Needless to say, Okuto Kinosaki was the first intentional recipient of the patented Gero clan hanahaki cure of drinking straight weedkiller.
After confirming that Gero hadn’t actually poisoned him more than he’d intended to – an insane sentiment, Gero had thought, as he tried to make a dose that wouldn’t kill him but kill his disease – not long after, Kinosaki set up the Undeed page.
Project Weedkiller, he called it. “Hire them for 10,000 yen to solve all your unrequited love and flower vomiting problems,” the description said.

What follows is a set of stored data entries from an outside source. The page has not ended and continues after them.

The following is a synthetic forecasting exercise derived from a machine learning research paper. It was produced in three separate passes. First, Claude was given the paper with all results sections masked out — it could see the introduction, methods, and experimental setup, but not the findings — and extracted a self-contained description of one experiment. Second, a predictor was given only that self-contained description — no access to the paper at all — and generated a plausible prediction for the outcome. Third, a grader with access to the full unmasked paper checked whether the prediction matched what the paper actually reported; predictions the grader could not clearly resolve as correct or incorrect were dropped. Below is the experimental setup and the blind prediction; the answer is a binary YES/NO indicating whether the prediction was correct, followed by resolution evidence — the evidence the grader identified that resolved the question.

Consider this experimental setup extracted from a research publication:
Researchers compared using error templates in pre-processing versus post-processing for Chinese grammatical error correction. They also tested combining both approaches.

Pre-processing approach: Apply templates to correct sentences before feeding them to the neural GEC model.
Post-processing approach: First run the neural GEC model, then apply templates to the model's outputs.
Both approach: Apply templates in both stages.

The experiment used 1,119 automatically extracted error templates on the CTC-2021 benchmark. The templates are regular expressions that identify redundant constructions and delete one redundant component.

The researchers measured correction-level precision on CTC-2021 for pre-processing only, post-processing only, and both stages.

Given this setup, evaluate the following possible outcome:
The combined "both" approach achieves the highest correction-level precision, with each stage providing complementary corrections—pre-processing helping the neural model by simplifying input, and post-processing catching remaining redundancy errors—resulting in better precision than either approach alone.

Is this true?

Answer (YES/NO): NO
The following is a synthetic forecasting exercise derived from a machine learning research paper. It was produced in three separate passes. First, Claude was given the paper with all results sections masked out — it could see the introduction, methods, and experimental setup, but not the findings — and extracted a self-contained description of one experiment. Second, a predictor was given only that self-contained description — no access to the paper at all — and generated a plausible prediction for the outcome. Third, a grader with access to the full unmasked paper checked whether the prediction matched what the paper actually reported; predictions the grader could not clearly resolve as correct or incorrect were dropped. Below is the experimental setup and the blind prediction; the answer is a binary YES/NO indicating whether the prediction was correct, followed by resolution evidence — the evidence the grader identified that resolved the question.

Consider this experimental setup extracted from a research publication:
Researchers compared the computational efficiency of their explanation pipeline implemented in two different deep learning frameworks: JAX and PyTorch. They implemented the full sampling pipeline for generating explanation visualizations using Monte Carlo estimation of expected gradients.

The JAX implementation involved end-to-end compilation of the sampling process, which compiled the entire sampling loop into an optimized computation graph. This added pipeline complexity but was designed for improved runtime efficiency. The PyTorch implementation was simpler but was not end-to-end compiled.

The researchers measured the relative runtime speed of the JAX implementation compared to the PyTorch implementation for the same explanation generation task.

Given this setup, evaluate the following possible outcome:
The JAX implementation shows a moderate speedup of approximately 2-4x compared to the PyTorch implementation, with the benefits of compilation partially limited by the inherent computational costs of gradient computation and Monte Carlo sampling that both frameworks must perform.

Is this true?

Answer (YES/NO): NO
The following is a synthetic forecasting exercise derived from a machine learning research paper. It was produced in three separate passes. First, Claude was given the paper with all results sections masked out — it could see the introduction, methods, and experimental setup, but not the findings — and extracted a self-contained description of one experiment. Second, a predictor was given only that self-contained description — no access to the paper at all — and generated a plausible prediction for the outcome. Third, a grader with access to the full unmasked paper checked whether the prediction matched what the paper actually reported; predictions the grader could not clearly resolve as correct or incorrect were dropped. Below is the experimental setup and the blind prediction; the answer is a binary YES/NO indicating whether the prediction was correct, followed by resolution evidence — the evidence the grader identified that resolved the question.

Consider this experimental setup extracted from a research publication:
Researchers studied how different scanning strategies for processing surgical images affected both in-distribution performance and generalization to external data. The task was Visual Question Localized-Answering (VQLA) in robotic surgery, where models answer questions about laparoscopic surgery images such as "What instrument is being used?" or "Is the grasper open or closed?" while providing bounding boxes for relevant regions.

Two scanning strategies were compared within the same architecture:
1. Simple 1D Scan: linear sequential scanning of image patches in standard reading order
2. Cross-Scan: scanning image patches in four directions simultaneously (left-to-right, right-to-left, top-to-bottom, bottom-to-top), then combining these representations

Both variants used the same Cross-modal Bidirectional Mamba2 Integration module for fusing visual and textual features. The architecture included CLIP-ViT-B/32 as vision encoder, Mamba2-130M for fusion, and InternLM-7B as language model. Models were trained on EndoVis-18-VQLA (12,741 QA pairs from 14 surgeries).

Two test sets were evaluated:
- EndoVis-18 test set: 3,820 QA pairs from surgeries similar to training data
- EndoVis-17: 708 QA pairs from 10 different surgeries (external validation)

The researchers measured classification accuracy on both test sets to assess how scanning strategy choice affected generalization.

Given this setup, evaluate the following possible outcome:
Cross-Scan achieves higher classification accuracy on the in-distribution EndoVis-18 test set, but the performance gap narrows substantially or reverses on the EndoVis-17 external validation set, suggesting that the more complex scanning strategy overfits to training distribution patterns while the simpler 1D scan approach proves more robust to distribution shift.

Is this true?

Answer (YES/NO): YES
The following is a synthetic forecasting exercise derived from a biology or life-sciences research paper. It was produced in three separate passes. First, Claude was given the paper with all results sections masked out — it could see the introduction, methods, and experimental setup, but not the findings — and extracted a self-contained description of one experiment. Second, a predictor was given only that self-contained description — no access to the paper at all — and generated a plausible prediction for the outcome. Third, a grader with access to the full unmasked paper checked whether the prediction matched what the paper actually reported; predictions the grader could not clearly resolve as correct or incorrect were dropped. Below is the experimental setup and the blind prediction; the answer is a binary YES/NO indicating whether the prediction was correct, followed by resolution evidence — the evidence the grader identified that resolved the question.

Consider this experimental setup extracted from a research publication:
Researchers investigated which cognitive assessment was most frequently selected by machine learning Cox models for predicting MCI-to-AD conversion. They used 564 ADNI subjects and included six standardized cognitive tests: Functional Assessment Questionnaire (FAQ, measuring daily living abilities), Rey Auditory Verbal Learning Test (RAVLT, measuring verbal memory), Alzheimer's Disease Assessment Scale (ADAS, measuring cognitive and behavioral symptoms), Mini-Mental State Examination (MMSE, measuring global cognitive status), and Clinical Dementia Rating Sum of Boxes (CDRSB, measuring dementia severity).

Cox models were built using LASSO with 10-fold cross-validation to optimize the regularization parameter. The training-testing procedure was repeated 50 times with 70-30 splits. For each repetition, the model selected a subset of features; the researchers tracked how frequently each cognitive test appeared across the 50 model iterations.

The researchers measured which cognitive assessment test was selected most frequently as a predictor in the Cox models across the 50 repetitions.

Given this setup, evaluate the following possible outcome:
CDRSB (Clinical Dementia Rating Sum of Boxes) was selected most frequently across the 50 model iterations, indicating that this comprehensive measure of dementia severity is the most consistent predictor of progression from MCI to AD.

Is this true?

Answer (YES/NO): NO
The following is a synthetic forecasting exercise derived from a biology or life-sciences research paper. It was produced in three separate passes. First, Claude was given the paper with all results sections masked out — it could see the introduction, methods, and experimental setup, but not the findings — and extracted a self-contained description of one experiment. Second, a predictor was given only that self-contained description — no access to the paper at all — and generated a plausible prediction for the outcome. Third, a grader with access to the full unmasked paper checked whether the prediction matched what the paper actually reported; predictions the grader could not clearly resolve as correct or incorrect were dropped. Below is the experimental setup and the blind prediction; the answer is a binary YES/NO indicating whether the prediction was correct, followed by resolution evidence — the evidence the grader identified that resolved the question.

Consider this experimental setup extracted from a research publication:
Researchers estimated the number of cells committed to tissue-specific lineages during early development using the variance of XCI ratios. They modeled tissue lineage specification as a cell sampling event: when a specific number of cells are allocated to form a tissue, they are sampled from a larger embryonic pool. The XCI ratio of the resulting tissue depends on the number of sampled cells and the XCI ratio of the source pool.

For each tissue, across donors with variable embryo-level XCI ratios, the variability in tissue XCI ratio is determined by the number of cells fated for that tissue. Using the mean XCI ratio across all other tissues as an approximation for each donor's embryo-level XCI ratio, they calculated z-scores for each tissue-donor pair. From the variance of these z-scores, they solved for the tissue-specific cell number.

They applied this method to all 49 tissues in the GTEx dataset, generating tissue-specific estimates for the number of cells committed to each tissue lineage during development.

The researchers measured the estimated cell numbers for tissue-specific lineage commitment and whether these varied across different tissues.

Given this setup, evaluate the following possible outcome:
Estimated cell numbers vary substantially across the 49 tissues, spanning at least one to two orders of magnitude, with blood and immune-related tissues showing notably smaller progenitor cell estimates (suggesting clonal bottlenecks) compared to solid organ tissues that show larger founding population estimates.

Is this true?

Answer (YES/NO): NO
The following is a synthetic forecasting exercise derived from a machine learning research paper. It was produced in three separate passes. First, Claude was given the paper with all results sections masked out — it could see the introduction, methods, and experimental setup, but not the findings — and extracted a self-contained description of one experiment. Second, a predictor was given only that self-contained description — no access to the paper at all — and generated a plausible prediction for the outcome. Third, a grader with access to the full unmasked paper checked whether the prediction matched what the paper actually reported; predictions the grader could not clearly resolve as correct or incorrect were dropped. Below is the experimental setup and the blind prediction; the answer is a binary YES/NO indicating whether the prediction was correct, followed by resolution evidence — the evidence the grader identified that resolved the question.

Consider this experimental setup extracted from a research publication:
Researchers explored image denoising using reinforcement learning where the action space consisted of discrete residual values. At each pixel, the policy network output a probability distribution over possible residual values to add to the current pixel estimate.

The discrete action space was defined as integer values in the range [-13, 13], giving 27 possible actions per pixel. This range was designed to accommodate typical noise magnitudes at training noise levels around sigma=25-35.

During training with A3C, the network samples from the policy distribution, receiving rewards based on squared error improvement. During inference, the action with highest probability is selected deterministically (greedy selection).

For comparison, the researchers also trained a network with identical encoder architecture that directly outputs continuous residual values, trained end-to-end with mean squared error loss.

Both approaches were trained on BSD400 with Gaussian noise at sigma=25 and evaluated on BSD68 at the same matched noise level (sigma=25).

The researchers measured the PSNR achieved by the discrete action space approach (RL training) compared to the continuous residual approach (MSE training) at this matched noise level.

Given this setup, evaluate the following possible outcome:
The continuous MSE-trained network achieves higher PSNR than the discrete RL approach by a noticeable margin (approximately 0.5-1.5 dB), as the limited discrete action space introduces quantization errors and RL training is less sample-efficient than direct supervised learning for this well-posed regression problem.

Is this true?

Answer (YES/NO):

Now, the problem was there were plenty of people who said they could cure hanahaki. Plenty of quacks, like every other sort of disease, who advertised all sorts of cures from drinking ivermectin to snake oil to rubbing black salve on your body, anything to have the ability to love freely without the fear of coughing up those nasty flower petals, and Kinosaki and Gero couldn’t prove they were any different, so nobody quite had the balls to take the job.
Until someone did.
The first real job went well. Famed art thief Kyoko Himekawa had hired them directly; one of her fans had fallen ill with disease and, in search of any solution to the problem, she’d gone for the Undeed advert.

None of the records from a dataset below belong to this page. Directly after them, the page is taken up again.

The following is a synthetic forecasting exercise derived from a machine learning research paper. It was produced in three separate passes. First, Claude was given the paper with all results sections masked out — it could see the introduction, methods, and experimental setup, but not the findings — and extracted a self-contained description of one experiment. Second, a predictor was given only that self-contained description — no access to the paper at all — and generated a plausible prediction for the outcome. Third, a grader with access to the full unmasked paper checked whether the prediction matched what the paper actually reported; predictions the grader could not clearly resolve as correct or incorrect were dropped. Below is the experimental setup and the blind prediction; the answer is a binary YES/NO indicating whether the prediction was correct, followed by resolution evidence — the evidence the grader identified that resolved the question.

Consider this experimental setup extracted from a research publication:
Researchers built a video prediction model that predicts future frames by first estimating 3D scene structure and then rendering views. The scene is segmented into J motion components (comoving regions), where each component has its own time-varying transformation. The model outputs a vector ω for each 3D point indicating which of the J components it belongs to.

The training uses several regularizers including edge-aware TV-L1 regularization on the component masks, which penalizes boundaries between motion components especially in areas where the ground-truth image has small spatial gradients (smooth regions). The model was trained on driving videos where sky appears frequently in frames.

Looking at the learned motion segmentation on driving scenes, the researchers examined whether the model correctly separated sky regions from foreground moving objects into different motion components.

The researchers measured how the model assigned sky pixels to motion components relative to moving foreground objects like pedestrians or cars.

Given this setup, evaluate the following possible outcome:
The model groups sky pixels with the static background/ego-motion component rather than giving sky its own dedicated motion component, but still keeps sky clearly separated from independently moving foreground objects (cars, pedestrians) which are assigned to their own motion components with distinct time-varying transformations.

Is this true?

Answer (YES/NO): NO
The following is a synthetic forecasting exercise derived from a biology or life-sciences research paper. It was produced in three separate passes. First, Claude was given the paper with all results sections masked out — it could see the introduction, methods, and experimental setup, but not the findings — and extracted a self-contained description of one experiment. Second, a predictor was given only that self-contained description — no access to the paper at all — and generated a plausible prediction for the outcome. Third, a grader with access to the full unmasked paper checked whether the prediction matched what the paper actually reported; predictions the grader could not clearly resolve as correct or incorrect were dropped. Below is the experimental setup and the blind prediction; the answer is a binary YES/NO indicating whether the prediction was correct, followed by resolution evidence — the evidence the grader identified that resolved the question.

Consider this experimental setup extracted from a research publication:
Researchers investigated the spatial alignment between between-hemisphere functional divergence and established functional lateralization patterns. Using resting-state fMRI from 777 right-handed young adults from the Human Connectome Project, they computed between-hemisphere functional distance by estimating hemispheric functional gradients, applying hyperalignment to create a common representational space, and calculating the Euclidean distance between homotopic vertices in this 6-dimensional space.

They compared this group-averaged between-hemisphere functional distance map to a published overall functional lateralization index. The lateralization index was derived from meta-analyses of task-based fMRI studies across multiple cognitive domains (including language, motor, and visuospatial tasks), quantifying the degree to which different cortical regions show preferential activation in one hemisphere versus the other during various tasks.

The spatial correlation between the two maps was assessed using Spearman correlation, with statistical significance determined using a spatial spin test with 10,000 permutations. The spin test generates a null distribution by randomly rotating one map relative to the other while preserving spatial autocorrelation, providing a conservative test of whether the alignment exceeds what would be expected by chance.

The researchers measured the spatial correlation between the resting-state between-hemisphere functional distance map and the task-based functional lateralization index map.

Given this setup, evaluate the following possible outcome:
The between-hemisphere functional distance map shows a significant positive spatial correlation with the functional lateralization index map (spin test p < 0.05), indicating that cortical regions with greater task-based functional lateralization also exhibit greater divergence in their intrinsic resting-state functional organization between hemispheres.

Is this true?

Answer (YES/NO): YES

An hour later, a Himekawa fan walked out of the hospital like a new man, and Himekawa was giving them five stars on Undeed; admittedly, that five stars was also probably because the water specialist decided to jump Himekawa for stealing her client’s art and instead got jumped by Gero, who elected to extend his healthcare offerings to skincare just for her.
(“You know how to make skin cream?” Kinosaki inquired as Gero left a pot of specially-made skin medication for the unconscious Ushio.

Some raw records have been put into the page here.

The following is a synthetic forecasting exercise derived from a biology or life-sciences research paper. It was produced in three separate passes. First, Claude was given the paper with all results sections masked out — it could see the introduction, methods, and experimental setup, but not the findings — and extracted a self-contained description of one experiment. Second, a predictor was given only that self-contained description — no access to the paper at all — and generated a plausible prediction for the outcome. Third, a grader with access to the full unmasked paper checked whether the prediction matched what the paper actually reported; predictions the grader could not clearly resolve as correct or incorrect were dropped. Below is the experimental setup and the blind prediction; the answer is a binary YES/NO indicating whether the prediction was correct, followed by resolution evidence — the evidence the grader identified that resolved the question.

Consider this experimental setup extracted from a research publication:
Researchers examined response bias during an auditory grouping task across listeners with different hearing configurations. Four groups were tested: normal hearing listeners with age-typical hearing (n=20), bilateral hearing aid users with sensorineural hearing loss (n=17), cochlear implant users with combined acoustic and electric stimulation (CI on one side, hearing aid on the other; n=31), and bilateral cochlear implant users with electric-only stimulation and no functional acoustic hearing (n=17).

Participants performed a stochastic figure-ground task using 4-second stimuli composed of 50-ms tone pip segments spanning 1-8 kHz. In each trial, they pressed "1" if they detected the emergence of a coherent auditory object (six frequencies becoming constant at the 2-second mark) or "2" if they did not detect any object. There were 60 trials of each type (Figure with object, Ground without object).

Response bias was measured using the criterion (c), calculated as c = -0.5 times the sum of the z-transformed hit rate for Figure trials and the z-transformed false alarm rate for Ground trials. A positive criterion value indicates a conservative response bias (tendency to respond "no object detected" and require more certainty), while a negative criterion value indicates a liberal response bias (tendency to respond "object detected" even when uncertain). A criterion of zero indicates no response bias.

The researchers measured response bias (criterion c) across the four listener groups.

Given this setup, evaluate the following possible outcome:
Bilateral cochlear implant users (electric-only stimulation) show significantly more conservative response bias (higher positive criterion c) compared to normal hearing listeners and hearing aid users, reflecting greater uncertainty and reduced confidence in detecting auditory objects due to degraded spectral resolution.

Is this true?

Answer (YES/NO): NO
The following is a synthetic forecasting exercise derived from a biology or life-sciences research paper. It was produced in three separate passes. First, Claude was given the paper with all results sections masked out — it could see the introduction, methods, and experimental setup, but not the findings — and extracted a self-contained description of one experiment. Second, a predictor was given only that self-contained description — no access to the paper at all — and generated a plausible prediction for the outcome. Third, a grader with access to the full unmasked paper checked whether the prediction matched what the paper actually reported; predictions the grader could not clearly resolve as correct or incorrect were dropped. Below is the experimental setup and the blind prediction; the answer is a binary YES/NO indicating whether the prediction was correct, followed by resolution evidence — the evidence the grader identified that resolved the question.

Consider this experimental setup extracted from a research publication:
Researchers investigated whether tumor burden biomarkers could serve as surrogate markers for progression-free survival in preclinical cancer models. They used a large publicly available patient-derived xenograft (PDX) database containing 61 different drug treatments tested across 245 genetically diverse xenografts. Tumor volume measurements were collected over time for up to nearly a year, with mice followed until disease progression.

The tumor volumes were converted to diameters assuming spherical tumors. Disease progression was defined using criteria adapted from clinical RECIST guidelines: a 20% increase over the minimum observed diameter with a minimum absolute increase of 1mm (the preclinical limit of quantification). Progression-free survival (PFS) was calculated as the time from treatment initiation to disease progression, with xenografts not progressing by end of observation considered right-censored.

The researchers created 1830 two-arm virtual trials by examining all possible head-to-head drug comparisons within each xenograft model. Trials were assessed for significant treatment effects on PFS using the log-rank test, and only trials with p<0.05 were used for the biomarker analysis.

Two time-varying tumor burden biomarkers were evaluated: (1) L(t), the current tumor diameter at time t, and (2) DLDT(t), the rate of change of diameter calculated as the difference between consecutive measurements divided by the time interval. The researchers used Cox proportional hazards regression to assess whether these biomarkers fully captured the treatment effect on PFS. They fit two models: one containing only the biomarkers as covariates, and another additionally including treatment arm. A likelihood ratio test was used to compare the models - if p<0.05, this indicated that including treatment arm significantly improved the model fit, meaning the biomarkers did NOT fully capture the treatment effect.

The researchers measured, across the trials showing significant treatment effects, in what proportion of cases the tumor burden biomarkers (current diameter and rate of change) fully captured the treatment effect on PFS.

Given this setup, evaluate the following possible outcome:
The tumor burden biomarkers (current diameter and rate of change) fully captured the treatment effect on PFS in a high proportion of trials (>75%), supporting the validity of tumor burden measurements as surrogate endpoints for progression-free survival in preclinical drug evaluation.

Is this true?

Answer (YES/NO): NO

“Toxicology isn’t that far off from pharmacology. The dose makes the poison,” Gero explained, as he wrote out a prescription.
“You know, maybe when we’ve got a big enough business, you could start selling moisturizers and make-up products,” Kinosaki suggested. “ After all, belladonna was used for make-up, right?”
“It also makes you blind if you use it too much.”
“…point taken.”)
The second job went about as expected. A young lady named Makoto had hired them to cure her friend Shiori, who’d contracted the disease. Granted, having to cave Genya Naruko’s face in for trying to kick her while she was down was probably also why both of them gave them such high ratings.
(“Are you sure he’ll be fine?” Kinosaki asked as Naruko lay unconscious in a pool of toxic gas.
“Probably,” Gero stated with a shrug.
“Probably?!”
“…he’s still breathing, isn’t he?”
“Point taken.”)
What was probably more helpful was the Ureshino company giving their endorsement to Doctor Gero’s Hanahaki Fixer Elixir (“It’s short, snappy and catchy!” Kinosaki insisted,) as the first 100% verified cure for one of society’s most dastardly ills.
Needless to say, after that, business was booming.
The third job was when they went a bit more proactive.
(“We don’t really do protection jobs,” Gero explained awkwardly, rubbing the back of his head as Arashiyama pleaded her case. “But, just this once, forget the fee. You’re in trouble, so just this once, we’ll do it.”
“Eh?! You’ll do it?!” Arashiyama exclaimed. “But I can’t even afford the-“
“When do we start?”
Kinosaki barely managed to jump out of the way as Arashiyama latched herself around Gero, squealing something about “fanservice”.)
….
“Aren’t you the fanservice specialist, Gero-kun?” Kinosaki teased Gero as he added Arashiyama’s profile to the roster of employees in their small outfit on their Undeed profile. “Giving your fan the dream job of working for you. You know she’ll definitely fall for you after that.”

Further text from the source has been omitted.